Traceback (most recent call last):
  File "/opt/venv/lib/python3.11/site-packages/celery/worker/loops.py", line 102, in asynloop
    hub.reset()
  File "/opt/venv/lib/python3.11/site-packages/kombu/asynchronous/hub.py", line 115, in reset
    self.close()
  File "/opt/venv/lib/python3.11/site-packages/kombu/asynchronous/hub.py", line 274, in close
    item()
  File "/opt/venv/lib/python3.11/site-packages/vine/promises.py", line 161, in __call__
    return self.throw()
           ^^^^^^^^^^^^
  File "/opt/venv/lib/python3.11/site-packages/vine/promises.py", line 158, in __call__
    retval = fun(*final_args, **final_kwargs)
             ^^^^^^^^^^^^^^^^^^^^^^^^^^^^^^^^
  File "/opt/venv/lib/python3.11/site-packages/kombu/message.py", line 131, in ack_log_error
    self.ack(multiple=multiple)
  File "/opt/venv/lib/python3.11/site-packages/kombu/message.py", line 126, in ack
    self.channel.basic_ack(self.delivery_tag, multiple=multiple)
  File "/opt/venv/lib/python3.11/site-packages/amqp/channel.py", line 1407, in basic_ack
    return self.send_method(
           ^^^^^^^^^^^^^^^^^
  File "/opt/venv/lib/python3.11/site-packages/amqp/abstract_channel.py", line 70, in send_method
    conn.frame_writer(1, self.channel_id, sig, args, content)
  File "/opt/venv/lib/python3.11/site-packages/amqp/method_framing.py", line 186, in write_frame
    write(buffer_store.view[:offset])
  File "/opt/venv/lib/python3.11/site-packages/amqp/transport.py", line 347, in write
    self._write(s)
BrokenPipeError: [Errno 32] Broken pipe
[2023-12-20 22:44:36,203: CRITICAL/MainProcess] Retrying to establish a connection to the message broker after a connection loss has been disabled (app.conf.broker_connection_retry_on_startup=False).
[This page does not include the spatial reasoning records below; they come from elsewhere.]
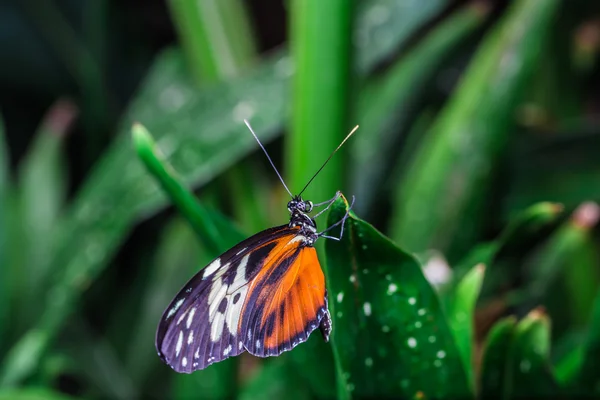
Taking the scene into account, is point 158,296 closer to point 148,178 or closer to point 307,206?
point 148,178

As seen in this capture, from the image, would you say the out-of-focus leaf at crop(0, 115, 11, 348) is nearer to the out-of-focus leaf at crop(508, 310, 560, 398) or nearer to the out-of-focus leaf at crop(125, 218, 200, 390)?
the out-of-focus leaf at crop(125, 218, 200, 390)

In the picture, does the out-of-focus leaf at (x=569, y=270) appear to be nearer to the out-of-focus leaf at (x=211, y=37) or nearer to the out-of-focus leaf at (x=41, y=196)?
the out-of-focus leaf at (x=211, y=37)

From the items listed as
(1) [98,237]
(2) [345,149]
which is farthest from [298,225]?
(1) [98,237]

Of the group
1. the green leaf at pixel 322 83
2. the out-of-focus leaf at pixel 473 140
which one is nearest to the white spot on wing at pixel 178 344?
the green leaf at pixel 322 83

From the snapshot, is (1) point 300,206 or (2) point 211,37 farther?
(2) point 211,37

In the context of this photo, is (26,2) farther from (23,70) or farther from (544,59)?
(544,59)

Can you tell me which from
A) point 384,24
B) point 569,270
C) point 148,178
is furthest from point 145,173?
point 569,270
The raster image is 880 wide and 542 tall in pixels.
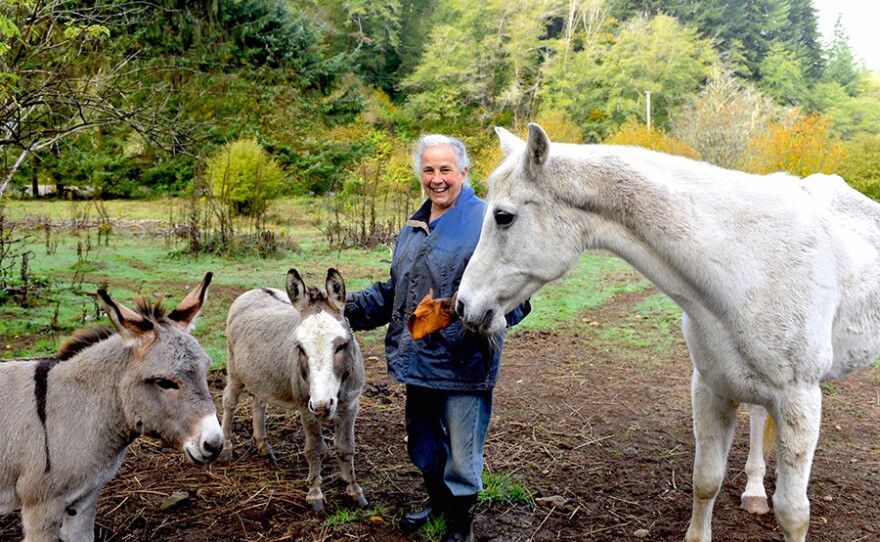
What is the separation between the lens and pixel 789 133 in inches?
937

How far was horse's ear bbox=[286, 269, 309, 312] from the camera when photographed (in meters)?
3.78

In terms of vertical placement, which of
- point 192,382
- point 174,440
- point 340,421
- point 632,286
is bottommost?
point 632,286

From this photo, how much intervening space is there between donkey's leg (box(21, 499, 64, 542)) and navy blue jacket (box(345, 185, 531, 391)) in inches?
71.5

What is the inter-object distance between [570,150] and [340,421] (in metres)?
2.39

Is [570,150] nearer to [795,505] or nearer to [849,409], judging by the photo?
[795,505]

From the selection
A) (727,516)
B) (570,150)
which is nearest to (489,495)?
(727,516)

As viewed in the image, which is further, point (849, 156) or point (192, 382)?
point (849, 156)

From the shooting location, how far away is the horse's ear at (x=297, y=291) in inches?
149

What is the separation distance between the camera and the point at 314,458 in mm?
3902

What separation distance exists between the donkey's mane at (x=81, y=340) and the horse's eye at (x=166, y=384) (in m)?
0.63

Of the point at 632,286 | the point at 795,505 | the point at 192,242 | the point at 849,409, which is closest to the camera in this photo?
the point at 795,505

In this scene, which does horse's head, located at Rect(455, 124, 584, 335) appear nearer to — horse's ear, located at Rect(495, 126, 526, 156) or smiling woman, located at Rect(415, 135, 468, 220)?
horse's ear, located at Rect(495, 126, 526, 156)

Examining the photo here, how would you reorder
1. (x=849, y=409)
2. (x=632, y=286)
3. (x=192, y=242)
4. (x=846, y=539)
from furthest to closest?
(x=192, y=242), (x=632, y=286), (x=849, y=409), (x=846, y=539)

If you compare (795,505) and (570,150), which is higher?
(570,150)
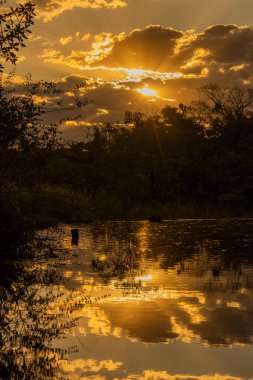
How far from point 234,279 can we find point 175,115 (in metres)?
65.3

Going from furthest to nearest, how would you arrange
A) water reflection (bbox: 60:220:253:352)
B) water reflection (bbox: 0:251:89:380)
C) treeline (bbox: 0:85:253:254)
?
treeline (bbox: 0:85:253:254) < water reflection (bbox: 60:220:253:352) < water reflection (bbox: 0:251:89:380)

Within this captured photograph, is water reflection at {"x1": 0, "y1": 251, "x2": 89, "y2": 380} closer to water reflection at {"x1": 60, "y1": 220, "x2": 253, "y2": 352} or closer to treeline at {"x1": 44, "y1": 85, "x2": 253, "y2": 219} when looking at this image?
water reflection at {"x1": 60, "y1": 220, "x2": 253, "y2": 352}

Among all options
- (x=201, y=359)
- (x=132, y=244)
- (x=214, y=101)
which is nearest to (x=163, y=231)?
(x=132, y=244)

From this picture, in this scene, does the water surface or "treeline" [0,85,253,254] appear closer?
the water surface

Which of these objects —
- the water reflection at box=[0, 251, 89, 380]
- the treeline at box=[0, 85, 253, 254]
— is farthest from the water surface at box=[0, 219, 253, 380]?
the treeline at box=[0, 85, 253, 254]

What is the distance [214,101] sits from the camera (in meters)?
77.8

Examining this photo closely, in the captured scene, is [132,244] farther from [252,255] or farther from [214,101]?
[214,101]

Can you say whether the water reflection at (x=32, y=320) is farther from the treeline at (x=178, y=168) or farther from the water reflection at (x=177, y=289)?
the treeline at (x=178, y=168)

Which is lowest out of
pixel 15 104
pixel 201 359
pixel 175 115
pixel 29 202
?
pixel 201 359

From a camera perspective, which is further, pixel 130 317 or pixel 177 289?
pixel 177 289

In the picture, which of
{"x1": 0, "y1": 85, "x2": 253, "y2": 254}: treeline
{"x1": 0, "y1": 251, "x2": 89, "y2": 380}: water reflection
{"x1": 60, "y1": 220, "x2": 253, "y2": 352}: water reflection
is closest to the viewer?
{"x1": 0, "y1": 251, "x2": 89, "y2": 380}: water reflection

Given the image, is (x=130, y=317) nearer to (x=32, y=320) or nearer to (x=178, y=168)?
(x=32, y=320)

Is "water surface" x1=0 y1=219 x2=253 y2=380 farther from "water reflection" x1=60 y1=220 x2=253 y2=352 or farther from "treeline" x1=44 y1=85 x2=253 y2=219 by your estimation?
"treeline" x1=44 y1=85 x2=253 y2=219

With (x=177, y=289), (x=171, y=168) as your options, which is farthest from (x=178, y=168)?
(x=177, y=289)
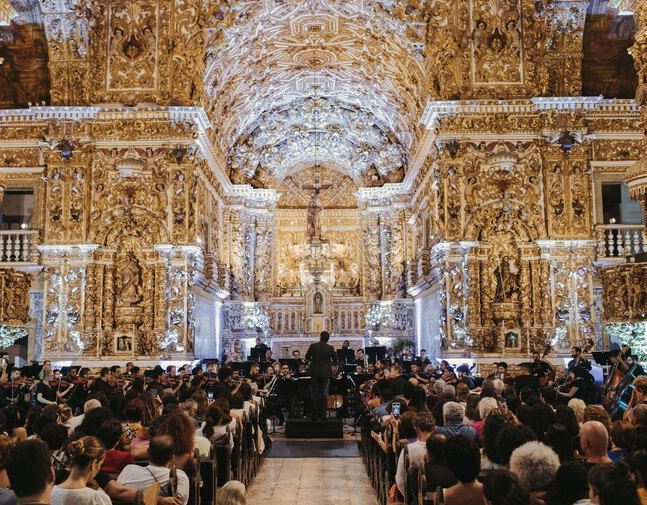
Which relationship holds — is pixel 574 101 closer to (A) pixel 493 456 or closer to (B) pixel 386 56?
(B) pixel 386 56

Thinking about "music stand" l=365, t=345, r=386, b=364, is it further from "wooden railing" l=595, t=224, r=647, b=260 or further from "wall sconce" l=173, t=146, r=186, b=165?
"wall sconce" l=173, t=146, r=186, b=165

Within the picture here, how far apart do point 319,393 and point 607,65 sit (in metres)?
14.2

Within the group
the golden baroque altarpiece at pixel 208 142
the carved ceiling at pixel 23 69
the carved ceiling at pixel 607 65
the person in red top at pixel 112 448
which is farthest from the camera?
the carved ceiling at pixel 23 69

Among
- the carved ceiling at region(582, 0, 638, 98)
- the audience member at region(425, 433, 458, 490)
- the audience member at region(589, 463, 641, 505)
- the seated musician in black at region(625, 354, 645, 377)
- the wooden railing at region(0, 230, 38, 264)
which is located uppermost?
the carved ceiling at region(582, 0, 638, 98)

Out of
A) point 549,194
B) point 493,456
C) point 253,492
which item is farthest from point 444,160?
point 493,456

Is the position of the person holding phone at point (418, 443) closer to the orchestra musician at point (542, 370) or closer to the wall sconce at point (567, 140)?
the orchestra musician at point (542, 370)

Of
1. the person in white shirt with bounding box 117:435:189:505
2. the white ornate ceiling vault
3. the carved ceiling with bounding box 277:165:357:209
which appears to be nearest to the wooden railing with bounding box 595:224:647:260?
the white ornate ceiling vault

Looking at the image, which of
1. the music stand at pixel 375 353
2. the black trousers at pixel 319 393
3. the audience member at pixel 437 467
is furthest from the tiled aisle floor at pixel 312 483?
the music stand at pixel 375 353

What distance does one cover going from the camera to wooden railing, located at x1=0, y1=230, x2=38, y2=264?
2328 centimetres

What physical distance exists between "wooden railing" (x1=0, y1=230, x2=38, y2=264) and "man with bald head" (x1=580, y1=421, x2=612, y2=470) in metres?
19.9

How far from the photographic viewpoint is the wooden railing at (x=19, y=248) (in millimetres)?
23281

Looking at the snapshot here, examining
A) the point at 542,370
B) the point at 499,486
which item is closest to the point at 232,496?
the point at 499,486

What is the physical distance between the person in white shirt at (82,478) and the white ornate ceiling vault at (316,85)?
66.5 ft

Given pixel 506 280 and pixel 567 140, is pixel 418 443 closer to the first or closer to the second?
pixel 506 280
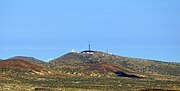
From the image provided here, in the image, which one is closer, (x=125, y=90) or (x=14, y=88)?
(x=14, y=88)

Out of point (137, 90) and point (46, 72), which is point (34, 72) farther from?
point (137, 90)

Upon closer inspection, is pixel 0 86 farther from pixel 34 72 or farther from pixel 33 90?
pixel 34 72

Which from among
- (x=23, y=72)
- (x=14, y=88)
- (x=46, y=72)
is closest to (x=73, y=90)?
(x=14, y=88)

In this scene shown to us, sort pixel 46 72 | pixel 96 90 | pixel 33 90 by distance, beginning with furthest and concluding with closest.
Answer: pixel 46 72 → pixel 96 90 → pixel 33 90

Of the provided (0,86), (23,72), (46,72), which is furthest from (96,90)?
(46,72)

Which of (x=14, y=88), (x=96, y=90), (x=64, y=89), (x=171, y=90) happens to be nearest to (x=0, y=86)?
(x=14, y=88)

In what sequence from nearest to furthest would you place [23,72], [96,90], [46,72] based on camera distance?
[96,90] → [23,72] → [46,72]

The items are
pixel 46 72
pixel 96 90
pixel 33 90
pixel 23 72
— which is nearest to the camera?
pixel 33 90

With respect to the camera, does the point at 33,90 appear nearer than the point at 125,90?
Yes

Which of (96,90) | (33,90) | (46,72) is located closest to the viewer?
(33,90)
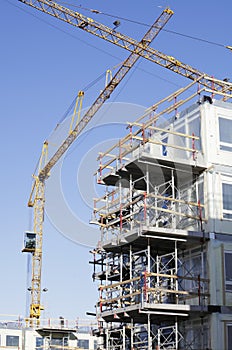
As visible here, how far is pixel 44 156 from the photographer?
274ft

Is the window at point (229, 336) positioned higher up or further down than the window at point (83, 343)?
higher up

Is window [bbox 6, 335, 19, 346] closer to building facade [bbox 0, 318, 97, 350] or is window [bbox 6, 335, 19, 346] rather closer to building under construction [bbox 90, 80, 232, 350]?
building facade [bbox 0, 318, 97, 350]

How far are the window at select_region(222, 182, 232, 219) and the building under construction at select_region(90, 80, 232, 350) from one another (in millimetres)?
46

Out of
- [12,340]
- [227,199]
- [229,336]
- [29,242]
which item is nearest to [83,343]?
[12,340]

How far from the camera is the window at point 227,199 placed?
27141mm

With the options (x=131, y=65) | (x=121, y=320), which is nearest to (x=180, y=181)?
(x=121, y=320)

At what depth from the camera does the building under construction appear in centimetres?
2544

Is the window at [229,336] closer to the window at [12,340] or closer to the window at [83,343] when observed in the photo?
the window at [83,343]

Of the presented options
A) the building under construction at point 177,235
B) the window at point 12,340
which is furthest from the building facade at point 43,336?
the building under construction at point 177,235

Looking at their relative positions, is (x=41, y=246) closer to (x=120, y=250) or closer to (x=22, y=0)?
(x=22, y=0)

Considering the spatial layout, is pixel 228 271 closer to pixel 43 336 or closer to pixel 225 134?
pixel 225 134

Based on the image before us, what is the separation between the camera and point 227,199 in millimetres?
27391

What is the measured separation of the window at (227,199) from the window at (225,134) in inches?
70.9

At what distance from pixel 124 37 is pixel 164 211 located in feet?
135
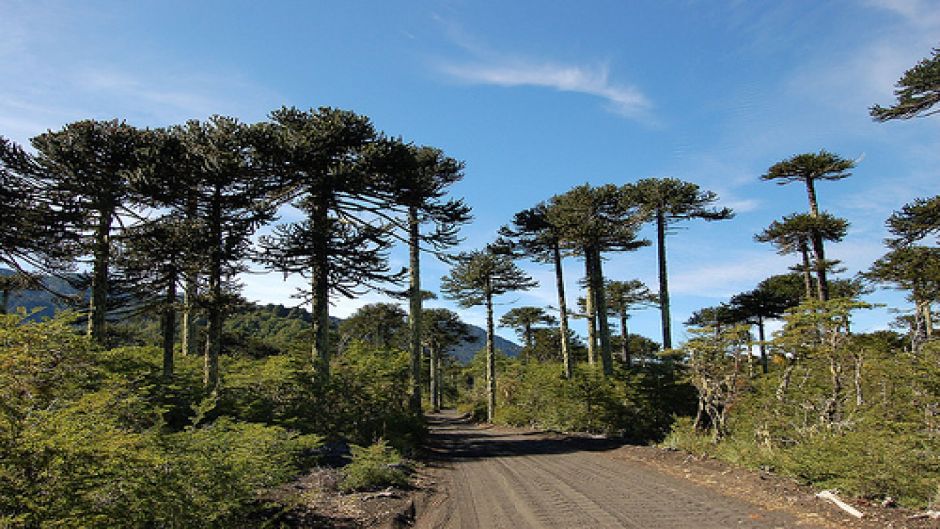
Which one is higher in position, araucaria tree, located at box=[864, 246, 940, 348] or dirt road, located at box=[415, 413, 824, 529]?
araucaria tree, located at box=[864, 246, 940, 348]

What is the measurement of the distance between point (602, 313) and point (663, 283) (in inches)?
139

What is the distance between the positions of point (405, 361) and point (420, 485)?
28.1 ft

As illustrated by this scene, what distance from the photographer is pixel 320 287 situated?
51.0 feet

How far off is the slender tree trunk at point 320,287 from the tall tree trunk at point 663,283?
14887 millimetres

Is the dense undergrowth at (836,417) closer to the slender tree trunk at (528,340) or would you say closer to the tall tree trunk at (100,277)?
the tall tree trunk at (100,277)

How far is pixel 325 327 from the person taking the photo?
15.5 meters

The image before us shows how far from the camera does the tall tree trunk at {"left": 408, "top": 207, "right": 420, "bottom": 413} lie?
62.4ft

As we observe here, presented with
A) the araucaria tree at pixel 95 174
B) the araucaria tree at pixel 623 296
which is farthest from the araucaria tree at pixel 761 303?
the araucaria tree at pixel 95 174

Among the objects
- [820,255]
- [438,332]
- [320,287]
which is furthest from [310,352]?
[438,332]

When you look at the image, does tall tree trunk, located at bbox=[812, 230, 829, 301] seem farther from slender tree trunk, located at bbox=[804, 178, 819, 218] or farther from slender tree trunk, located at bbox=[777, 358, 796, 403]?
slender tree trunk, located at bbox=[777, 358, 796, 403]

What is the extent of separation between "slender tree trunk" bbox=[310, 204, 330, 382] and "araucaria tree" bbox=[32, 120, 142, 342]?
5305 mm

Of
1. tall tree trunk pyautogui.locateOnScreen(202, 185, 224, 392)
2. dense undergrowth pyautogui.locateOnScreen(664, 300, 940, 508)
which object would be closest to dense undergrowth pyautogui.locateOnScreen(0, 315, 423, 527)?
tall tree trunk pyautogui.locateOnScreen(202, 185, 224, 392)

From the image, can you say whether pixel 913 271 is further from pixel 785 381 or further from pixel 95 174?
pixel 95 174

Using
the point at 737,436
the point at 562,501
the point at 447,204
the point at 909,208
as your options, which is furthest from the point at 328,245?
the point at 909,208
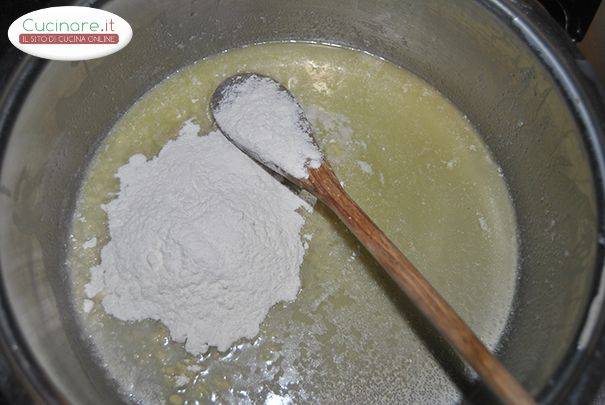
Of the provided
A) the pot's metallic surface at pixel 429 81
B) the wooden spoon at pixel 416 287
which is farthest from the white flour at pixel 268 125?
the pot's metallic surface at pixel 429 81

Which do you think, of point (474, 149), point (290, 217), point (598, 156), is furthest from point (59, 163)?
point (598, 156)

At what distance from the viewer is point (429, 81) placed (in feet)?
4.30

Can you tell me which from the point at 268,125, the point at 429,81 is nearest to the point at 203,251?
the point at 268,125

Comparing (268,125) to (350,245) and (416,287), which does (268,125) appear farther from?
(416,287)

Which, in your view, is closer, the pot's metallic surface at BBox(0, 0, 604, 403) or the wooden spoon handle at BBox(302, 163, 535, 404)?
the wooden spoon handle at BBox(302, 163, 535, 404)

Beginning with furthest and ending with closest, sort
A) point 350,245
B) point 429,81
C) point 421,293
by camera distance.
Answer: point 429,81 → point 350,245 → point 421,293

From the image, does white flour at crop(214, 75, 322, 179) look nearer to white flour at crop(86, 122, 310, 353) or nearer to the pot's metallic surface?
white flour at crop(86, 122, 310, 353)

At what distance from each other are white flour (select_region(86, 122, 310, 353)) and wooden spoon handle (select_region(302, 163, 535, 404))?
0.10 meters

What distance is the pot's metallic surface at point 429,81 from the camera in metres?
0.94

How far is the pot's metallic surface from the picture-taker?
0.94 metres

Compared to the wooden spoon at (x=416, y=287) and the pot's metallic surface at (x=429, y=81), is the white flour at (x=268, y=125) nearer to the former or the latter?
the wooden spoon at (x=416, y=287)

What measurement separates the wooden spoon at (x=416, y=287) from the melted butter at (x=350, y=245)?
10 cm

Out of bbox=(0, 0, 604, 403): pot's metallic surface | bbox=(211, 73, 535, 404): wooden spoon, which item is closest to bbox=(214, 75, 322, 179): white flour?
bbox=(211, 73, 535, 404): wooden spoon

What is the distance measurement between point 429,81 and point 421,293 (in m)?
0.58
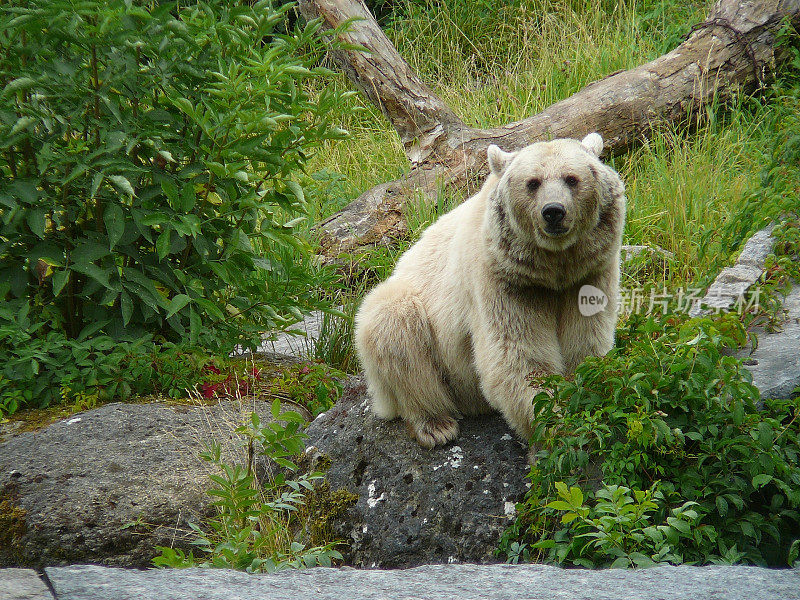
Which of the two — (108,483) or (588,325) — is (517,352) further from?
(108,483)

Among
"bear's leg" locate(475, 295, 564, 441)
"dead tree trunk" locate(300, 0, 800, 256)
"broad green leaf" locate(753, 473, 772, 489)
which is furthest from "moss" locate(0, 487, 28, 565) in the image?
"dead tree trunk" locate(300, 0, 800, 256)

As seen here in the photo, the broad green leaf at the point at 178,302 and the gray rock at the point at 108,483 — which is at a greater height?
the broad green leaf at the point at 178,302

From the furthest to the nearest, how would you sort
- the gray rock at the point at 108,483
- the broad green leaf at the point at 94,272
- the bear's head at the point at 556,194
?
1. the broad green leaf at the point at 94,272
2. the gray rock at the point at 108,483
3. the bear's head at the point at 556,194

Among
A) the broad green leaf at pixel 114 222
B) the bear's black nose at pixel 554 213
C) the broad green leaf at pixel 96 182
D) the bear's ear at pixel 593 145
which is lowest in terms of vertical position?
the bear's black nose at pixel 554 213

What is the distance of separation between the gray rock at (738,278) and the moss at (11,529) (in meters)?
3.61

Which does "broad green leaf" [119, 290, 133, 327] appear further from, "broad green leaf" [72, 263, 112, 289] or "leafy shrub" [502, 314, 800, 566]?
"leafy shrub" [502, 314, 800, 566]

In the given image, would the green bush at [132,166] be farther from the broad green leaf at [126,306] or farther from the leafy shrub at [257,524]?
the leafy shrub at [257,524]

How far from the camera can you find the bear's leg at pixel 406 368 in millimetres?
3900

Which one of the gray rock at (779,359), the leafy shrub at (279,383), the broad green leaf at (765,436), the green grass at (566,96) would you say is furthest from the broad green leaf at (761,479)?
the leafy shrub at (279,383)

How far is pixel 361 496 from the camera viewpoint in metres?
3.80

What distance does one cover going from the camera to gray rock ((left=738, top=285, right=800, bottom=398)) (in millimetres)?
3133

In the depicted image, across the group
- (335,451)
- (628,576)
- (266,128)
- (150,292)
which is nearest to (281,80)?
(266,128)

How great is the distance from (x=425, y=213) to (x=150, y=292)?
2.84 metres

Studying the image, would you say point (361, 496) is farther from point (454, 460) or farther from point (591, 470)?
point (591, 470)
Shutting down...

also getting these (before) in rabbitmq

2023-12-20 22:42:35.693118+00:00 [error] <0.21747.357> closing AMQP connection <0.21747.357> (172.18.0.3:50020 -> 172.18.0.2:5672):
2023-12-20 22:42:35.693118+00:00 [error] <0.21747.357> missed heartbeats from client, timeout: 60s
2023-12-20 22:44:36.208319+00:00 [info] <0.21763.357> closing AMQP connection <0.21763.357> (172.18.0.3:50026 -> 172.18.0.2:5672, vhost: '/', user: 'guest')
2023-12-20 22:44:36.884389+00:00 [warning] <0.21751.357> closing AMQP connection <0.21751.357> (172.18.0.3:50038 -> 172.18.0.2:5672, vhost: '/', user: 'guest'):
2023-12-20 22:44:36.884389+00:00 [warning] <0.21751.357> client unexpectedly closed TCP connection

did this happen once or is this a repeated occurence? I wonder if we can make the system more robust against this if it happens occasionally by self-healing.

this has been recurring, what self-healing approaches do you see?